The nonvolatile semiconductor memory device 900 further includes: a read/write/erase control circuit 913 for performing a control for executing the designated operation in response to the operation mode instruction signal from the command decoder 912; a reference voltage generating circuit 914 for generating reference voltages Vref1 and Vref2 at predetermined voltage levels under the control of the read/write/erase control circuit 913; a high voltage generating circuit 915 for generating positive high voltages VPP1 and VPP2 necessary for programming/erasing data under the control of the read/write/erase control circuit 913; and a high voltage generating circuit 916 for generating negative high voltages VNN1 and VNN2 under the control of the read/write/erase control circuit 913.
In FIG. 23, the high voltages VPP1, VPP2, VNN1 and VNN2 from the high voltage generating circuits 915 and 916 are shown being applied to the X decoder 902. The high voltages may be, however, transmitted to a bit line (memory cell column) via the Y gate 906 or may be applied to a substrate region in the memory array 901. The nonvolatile memory cell is constructed by a stack gate type field effect transistor having a floating gate and a control gate. Data is stored in accordance with an accumulation amount of charges in the floating gate.
At the time of injecting electrons to the floating gate, a positive high voltage is applied to the control gate, and a ground voltage or a negative high voltage is applied to the substrate region or drain region (bit line). In injecting electrons to the floating gate, channel hot electrons (CHE) injection or injection of electrons by an FN (Fouler-Nordheim) tunneling current is performed. The injection method differs according to the configuration of the nonvolatile semiconductor memory device. On the other hand, in the case of ejecting electrons from the floating gate of the nonvolatile memory cell, the negative high voltage or ground voltage is applied to the control gate, and the positive high voltage or ground voltage is applied to the drain or the substrate region. The voltage level of the high voltage to be used differs according to the operation modes. A high voltage at a necessary voltage level is generated from the high voltage generating circuits 915 and 916 for each of the operation modes.

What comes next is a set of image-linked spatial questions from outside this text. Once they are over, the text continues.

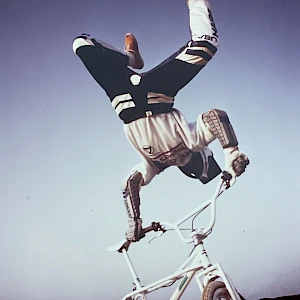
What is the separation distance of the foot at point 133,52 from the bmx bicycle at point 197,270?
66 cm

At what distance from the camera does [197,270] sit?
1.80 meters

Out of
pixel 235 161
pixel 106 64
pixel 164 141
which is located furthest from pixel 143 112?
pixel 235 161

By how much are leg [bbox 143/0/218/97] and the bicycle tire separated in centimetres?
92

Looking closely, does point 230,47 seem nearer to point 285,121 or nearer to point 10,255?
point 285,121

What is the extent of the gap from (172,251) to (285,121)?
83 centimetres

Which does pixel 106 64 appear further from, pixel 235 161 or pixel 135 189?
pixel 235 161

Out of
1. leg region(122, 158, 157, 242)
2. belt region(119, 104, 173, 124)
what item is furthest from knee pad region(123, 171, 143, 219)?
belt region(119, 104, 173, 124)

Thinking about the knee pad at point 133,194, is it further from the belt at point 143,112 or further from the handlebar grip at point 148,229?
the belt at point 143,112

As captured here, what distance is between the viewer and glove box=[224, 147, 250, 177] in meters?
2.12

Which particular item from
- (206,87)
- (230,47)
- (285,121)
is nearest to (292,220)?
(285,121)

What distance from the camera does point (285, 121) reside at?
2320 mm

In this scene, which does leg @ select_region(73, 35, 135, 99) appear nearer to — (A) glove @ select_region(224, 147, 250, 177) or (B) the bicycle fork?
(A) glove @ select_region(224, 147, 250, 177)

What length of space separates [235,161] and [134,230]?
0.54 meters

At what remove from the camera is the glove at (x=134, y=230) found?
208 cm
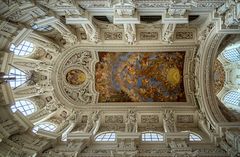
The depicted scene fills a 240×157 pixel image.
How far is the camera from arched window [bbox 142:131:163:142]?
634 inches

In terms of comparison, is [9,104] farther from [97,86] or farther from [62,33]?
[97,86]

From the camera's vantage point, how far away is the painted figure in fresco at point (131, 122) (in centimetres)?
1645

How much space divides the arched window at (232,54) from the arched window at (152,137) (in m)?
10.0

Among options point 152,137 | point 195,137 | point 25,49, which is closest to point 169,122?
point 152,137

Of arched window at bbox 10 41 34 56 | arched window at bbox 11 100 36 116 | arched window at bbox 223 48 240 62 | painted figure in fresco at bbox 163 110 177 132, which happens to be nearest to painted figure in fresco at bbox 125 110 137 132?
painted figure in fresco at bbox 163 110 177 132

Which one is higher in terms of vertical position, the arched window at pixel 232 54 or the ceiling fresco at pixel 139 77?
the arched window at pixel 232 54

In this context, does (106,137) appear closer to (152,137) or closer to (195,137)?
(152,137)

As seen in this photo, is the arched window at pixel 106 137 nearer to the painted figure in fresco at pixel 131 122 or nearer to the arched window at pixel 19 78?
the painted figure in fresco at pixel 131 122

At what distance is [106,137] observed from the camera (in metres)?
16.5

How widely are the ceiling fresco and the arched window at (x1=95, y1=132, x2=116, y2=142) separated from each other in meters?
2.94

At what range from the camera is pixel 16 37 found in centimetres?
1264

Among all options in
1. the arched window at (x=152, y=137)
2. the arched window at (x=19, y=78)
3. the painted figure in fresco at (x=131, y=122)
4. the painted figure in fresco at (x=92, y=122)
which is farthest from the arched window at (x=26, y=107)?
the arched window at (x=152, y=137)

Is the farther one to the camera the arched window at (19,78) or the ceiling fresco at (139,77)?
the ceiling fresco at (139,77)

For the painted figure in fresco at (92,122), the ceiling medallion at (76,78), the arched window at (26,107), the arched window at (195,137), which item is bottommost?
the arched window at (195,137)
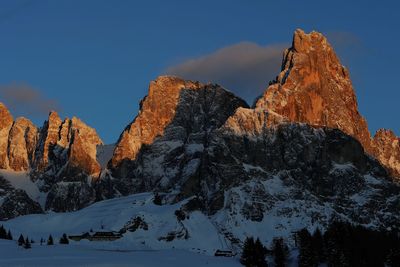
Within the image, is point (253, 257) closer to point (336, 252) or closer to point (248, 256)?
point (248, 256)

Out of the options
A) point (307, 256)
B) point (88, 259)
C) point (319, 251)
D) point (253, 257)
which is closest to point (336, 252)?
point (307, 256)

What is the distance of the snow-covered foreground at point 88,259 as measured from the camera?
16188 centimetres

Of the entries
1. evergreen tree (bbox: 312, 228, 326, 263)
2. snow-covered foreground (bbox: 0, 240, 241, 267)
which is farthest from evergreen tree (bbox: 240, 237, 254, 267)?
evergreen tree (bbox: 312, 228, 326, 263)

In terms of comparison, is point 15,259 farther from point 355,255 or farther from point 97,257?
point 355,255

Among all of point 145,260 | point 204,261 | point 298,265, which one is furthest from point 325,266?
point 145,260

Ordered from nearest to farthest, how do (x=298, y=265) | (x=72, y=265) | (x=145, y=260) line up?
(x=72, y=265)
(x=145, y=260)
(x=298, y=265)

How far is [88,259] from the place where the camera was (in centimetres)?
17250

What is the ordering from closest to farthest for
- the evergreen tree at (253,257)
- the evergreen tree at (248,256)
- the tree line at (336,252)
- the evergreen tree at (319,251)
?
1. the tree line at (336,252)
2. the evergreen tree at (319,251)
3. the evergreen tree at (248,256)
4. the evergreen tree at (253,257)

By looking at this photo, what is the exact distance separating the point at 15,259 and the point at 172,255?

Each of the high voltage generating circuits 915 and 916 determines the level of a high voltage to be generated, according to the reference voltages Vref1 and Vref2 from the reference voltage generating circuit 914. For example, such a adjusting scheme is employed that the high voltage VPP1 is voltage-divided and the divided voltage level is made equal to the level of the reference voltage Vref1. The high voltage generating circuit 915 determines the voltage level of the high voltage VPP1. For the negative high voltages VNN1 and VNN2, the voltage level is determined similarly. The negative voltage is level-sifted to be compared with the reference voltage, and the voltage levels of the negative high voltages VNN1 and VNN2 to be generated are set according to a comparison result, and accordingly, a necessary voltage is internally generated stably.

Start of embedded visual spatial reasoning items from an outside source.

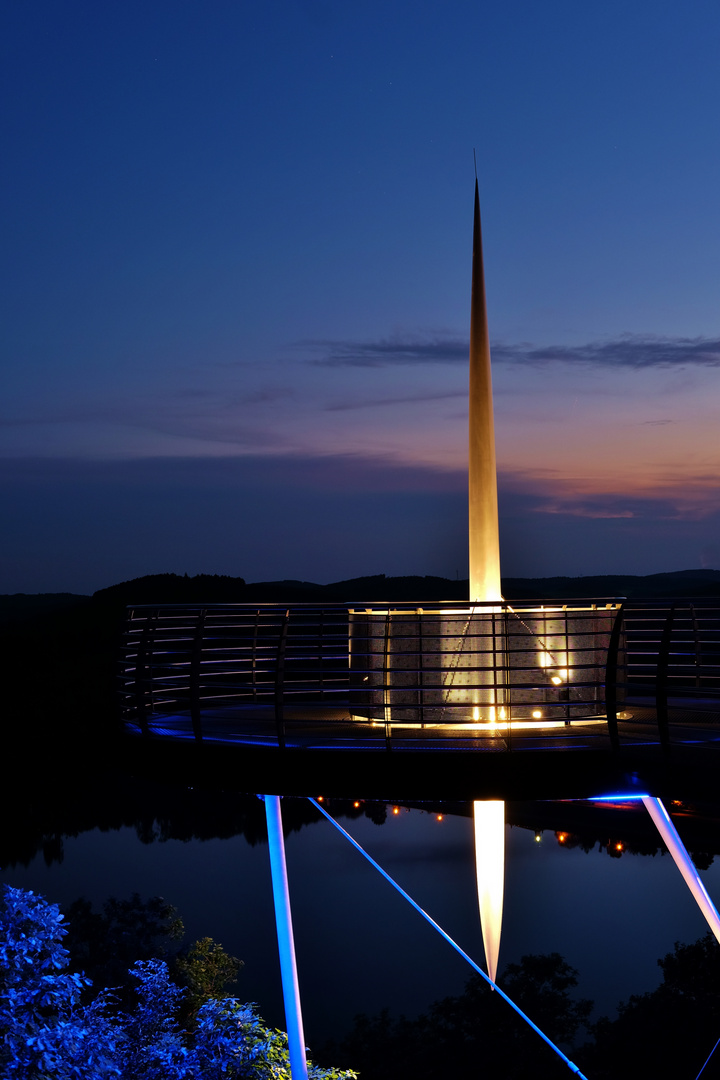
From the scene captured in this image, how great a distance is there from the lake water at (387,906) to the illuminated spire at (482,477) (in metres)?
36.8

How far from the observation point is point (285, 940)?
36.0 ft

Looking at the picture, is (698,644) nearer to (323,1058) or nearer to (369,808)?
(323,1058)

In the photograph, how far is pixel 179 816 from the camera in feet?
222

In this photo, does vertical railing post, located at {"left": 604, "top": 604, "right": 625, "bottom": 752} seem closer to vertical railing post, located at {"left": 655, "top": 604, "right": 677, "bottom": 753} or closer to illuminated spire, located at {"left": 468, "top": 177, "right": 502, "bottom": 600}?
vertical railing post, located at {"left": 655, "top": 604, "right": 677, "bottom": 753}

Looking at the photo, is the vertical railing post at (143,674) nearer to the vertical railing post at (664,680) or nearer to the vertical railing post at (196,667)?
the vertical railing post at (196,667)

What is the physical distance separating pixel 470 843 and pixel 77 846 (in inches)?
1001

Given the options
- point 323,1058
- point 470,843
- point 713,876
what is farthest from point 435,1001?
point 470,843

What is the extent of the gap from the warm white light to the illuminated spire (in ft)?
9.30

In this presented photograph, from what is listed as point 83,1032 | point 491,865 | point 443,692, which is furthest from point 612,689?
point 83,1032

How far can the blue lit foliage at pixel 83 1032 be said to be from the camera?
17.5 m

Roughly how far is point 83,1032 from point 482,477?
11.3 meters

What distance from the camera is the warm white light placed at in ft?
44.5

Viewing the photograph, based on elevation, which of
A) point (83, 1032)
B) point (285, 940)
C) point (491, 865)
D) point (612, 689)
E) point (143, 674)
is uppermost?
point (143, 674)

A power supply voltage VCC and a ground voltage VSS are applied externally to the nonvolatile semiconductor memory device 900. The reference voltage generating circuit 914 and the high voltage generating circuits 915 and 916 generate a reference voltage and a high voltage from the power supply voltage VCC and the ground voltage VSS.
The shift clock signal SC is applied upon writing/reading data. The Y address counter 907 sequentially increments or decrements the address from the initial value in accordance with the shift clock signal SC and supplies a resultant address to the Y decoder 905. That is, in accordance with the shift clock signal SC, writing/reading of data is executed externally of the memory device.

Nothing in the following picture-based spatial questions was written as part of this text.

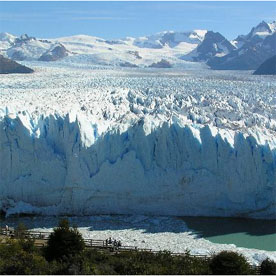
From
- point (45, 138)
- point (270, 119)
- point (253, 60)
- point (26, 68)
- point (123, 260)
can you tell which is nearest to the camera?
point (123, 260)

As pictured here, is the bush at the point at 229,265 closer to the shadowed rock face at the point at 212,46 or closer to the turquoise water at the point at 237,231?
the turquoise water at the point at 237,231

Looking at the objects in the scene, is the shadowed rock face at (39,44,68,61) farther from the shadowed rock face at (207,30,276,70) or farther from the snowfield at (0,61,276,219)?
the snowfield at (0,61,276,219)

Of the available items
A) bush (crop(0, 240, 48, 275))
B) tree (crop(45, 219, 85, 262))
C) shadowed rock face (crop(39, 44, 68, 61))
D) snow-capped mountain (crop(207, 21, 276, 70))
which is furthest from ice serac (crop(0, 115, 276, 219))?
snow-capped mountain (crop(207, 21, 276, 70))

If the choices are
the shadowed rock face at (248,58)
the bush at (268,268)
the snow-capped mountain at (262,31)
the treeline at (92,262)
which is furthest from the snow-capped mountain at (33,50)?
the bush at (268,268)

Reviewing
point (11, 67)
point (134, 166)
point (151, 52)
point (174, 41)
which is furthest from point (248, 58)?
point (134, 166)

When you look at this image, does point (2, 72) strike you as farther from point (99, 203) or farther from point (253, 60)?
point (253, 60)

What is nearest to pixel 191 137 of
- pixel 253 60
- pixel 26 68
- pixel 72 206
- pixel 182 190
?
pixel 182 190
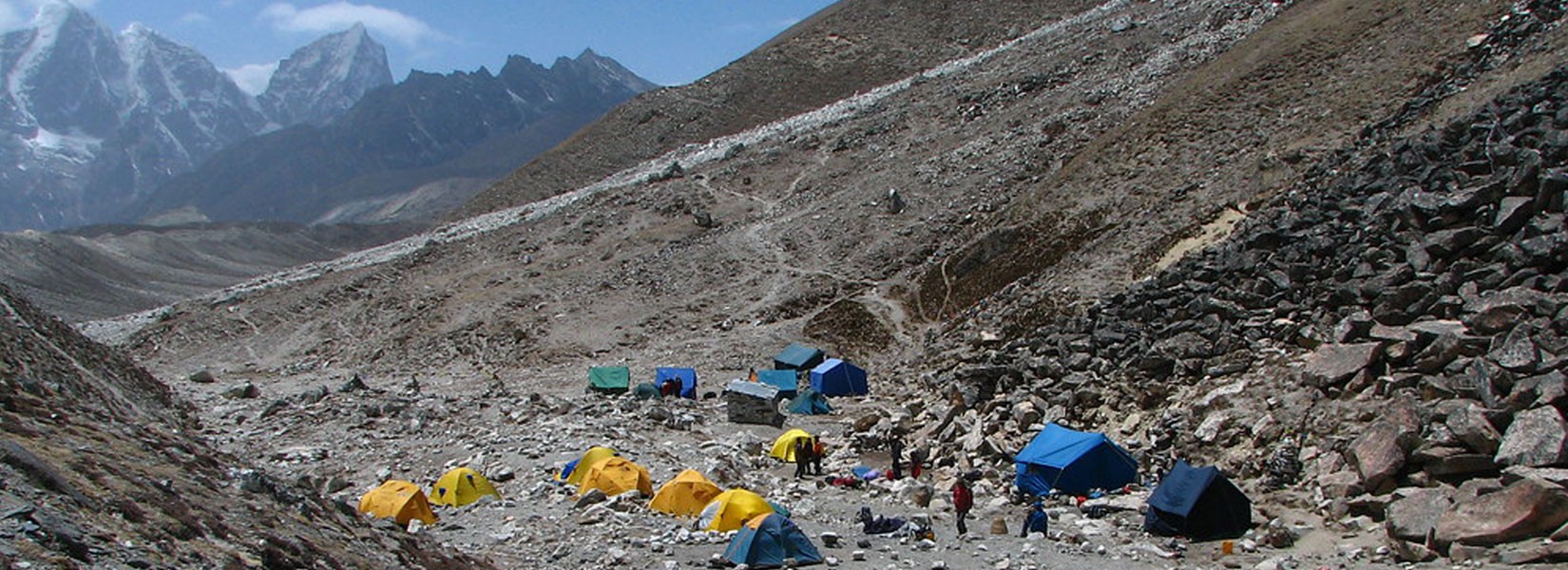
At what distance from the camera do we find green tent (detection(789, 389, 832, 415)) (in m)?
34.6

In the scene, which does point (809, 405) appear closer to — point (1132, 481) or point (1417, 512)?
point (1132, 481)

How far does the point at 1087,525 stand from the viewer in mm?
19750

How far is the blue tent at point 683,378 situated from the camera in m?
37.2

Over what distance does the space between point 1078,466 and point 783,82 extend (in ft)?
255

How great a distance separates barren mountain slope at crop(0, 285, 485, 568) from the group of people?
402 inches

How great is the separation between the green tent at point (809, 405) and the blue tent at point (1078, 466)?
12675 millimetres

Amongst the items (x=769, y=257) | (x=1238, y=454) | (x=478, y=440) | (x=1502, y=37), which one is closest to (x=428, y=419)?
(x=478, y=440)

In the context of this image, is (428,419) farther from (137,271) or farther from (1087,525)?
(137,271)

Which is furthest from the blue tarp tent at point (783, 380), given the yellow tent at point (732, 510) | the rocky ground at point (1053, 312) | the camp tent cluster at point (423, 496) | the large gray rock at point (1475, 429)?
the large gray rock at point (1475, 429)

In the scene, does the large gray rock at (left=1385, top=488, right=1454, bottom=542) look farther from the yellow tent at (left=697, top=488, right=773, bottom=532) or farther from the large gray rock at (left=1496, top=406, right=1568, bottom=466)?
Answer: the yellow tent at (left=697, top=488, right=773, bottom=532)

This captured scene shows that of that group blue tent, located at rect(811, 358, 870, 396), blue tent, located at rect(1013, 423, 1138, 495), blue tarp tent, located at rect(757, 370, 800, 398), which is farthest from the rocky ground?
blue tarp tent, located at rect(757, 370, 800, 398)

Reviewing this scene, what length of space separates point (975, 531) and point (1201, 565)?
4365 millimetres

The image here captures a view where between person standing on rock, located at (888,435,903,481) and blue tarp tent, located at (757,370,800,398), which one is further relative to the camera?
blue tarp tent, located at (757,370,800,398)

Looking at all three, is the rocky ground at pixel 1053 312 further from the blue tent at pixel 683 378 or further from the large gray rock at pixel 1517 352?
the blue tent at pixel 683 378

The voltage level of each of voltages from the reference voltage generating circuit 914 and the high voltage generating circuits 915 and 916 has to be accurately set. When each of the high voltages VPP (generically referring to VPP1 and VPP2) and VNN (generically referring to VNN1 and VNN2) is not at an accurate voltage level, programming/erasing is performed insufficiently. In order to monitor whether the reference voltage generating circuit 914 and the high voltage generating circuits 915 and 916 generate the internal voltages (reference voltage and positive and negative high voltages) at desired voltage levels at a test stage, pads PA1 to PA6 for monitoring are provided for the reference voltage generating circuit 914 and the high voltage generating circuits 915 and 916. Via the pads PA1 to PA6, the high voltages and the reference voltage are monitored externally and an internal circuit is operated forcedly by externally applying a voltage, with an external tester. The configuration of each of the sections will now be briefly described.
FIG. 24 is a diagram showing signals generated by the command decoder 912 and the read/write/erase control circuit 913 shown in FIG. 23. The command decoder 912 receives an 8-bit signal from a data input (DIN) buffer 911a included in the buffer 911 at an input node DATA less than 7:0 greater than , receives the write enable signal WE from the WE buffer 923 at an input node WEIN, and receives a reset signal from the RES buffer 925 at an input node RESIN. In response to the rising edge of the write enable signal WE, the command decoder 912 decodes the 8-bit signal applied from the DIN buffer 911a and activates an operation mode instruction signal corresponding to the designated operation mode in accordance with the decoding result. In FIG. 24, a reading mode instruction signal xcfx86RE, an erasing mode instruction signal xcfx86ER, and a programming mode instruction signal xcfx86PR are shown.
When the designated operation mode is completed, the write/read/erase control circuit 913 applies an operation completion instruction signal xcfx86CP to the command decoder 912 so that the command decoder 912 inactivates the operation mode instruction signal that is in the active state. In the write/read/erase control circuit 913, an operation of verifying whether or not data is accurately written in a memory cell is performed in writing data. The verifying operation is also executed under the control of the control circuit 913. Until the verifying operation is completed and memory cell data is accurately written in the selected memory cell, the operation completion instruction signal xcfx86CP is maintained in an inactive state.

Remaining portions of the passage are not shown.